Yucatan Before and After the Conquest, by Diego de Landa, tr. William Gates, [1937], at sacred-texts.com
In the olden times they married at the age of twenty, but now at that of twelve or thirteen. For this reason they divorce the more easily because they marry without love, and ignorant of married life and the duties of married people; and if their parents could not persuade them to return to their wives, they hunted them another, and others and others. With equal ease men with children left their wives with no anxiety lest another might take them as wives, or that they themselves might later return to them. Nevertheless, they are very jealous, and do not lightly suffer infidelity on their wives part; and now that they see that the Spaniards kill their wives for this reason, they are beginning to maltreat and even to kill them.

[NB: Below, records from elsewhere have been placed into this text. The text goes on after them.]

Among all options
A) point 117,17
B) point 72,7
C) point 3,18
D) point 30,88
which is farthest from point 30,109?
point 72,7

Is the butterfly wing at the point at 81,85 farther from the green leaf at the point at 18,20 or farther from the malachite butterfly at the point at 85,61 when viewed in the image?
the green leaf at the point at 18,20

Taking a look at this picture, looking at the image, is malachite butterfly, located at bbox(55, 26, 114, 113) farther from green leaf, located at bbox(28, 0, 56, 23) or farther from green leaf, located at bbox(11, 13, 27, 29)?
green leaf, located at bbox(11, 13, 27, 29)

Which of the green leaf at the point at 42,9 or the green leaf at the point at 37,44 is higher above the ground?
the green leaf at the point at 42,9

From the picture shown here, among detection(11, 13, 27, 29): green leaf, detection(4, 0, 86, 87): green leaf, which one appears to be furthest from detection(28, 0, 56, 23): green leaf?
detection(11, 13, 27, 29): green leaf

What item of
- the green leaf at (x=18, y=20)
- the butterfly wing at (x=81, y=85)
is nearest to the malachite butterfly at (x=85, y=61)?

In cases of divorce, small children stayed with their mothers, while the grown-up went with their father and the girls with their mother.
Even though divorce was so common and familiar a thing, the old people and those of better customs condemned it, and there were many who never had but the single wife; nor did they ever marry one bearing their own name on the father's side, for this was considered a very bad thing. Equally wrong was it held that a man should marry his sister-in-law, the widow of a brother.

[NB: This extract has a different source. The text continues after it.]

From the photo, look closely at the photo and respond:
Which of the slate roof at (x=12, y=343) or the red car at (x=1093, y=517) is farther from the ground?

[paragraph continues] Neither did they marry their step-mothers, their wives sisters, nor their mothers sisters, all these being regarded as wrong. But with all other kinsmen on their mothers side, even first cousins, it was held legitimate.
The fathers were at great care to seek in good season wives for their sons, of equal rank and condition; and for the men to seek their wives themselves was regarded as undignified, as well as for the parents of the woman to make advances. In these matters they left the preparatory steps in the charge of other persons to care for; these then negotiated, dealt together, discussed the dowry or the settlement (which was not large). This the youth's father gave to the prospective father-in-law, while the girl's mother prepared garments for the bride and for the child.

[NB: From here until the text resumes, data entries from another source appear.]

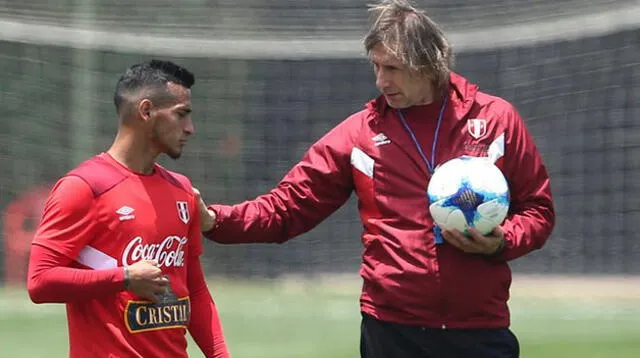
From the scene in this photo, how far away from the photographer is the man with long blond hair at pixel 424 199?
4.46 m

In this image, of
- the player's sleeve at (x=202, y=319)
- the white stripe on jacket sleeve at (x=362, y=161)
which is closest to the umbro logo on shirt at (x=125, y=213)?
the player's sleeve at (x=202, y=319)

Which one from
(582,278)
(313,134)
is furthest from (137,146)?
(582,278)

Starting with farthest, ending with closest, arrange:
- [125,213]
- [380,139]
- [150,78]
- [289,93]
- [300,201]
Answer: [289,93], [300,201], [380,139], [150,78], [125,213]

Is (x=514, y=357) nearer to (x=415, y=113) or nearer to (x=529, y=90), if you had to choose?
(x=415, y=113)

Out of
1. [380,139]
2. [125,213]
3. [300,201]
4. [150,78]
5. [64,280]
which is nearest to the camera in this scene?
[64,280]

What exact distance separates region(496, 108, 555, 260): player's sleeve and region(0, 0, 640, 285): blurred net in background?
4.85m

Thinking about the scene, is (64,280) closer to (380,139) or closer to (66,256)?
(66,256)

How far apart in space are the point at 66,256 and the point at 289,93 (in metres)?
5.84

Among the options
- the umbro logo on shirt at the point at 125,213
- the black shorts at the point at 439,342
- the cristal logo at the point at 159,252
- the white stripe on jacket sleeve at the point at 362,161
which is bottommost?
the black shorts at the point at 439,342

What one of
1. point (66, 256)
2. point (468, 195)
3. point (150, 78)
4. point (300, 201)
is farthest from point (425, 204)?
point (66, 256)

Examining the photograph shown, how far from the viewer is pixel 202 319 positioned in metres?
4.46

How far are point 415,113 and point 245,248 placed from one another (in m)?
5.27

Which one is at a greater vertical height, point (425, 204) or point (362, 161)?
point (362, 161)

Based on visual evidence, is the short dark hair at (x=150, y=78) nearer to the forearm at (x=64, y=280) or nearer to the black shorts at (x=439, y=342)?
the forearm at (x=64, y=280)
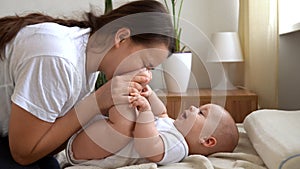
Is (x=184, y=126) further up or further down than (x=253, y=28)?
further down

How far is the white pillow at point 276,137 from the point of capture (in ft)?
2.81

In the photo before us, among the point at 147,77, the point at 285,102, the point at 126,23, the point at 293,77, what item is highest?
the point at 126,23

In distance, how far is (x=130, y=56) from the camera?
1.01m

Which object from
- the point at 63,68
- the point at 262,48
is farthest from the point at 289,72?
the point at 63,68

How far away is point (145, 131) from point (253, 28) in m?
1.68

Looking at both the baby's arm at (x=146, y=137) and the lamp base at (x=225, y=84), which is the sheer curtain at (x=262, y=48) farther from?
the baby's arm at (x=146, y=137)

The day of the marriage having arrived, they all gathered at the house of the fiancée's father, where a repast had been prepared. The guests met with the young couple and their relatives; the priest assured himself that the latter had given the matter all due consideration, gave the young man his wife, if it was settled for him to receive her that night; and after this the banquet took place. From that day the son-in-law remained in his father-in-law's house for five or six years, working for him; if he failed in this, he was driven from the house, but the mothers arranged always for the wife to supply her husband with his food, as a mark of the marriage.
The marriage of widowers and widows took place without any festival or ceremonies; the man simply went to the woman's house, was admitted and given to eat, and with this it was a marriage. The result of this was that they separated as easily as they came together. The Yucatecans never took more than a single wife, although in other places they frequently took a number together. At times the parents contracted marriages for their sons even when they were young children, and were regarded as their fathers-in-law until they came of age.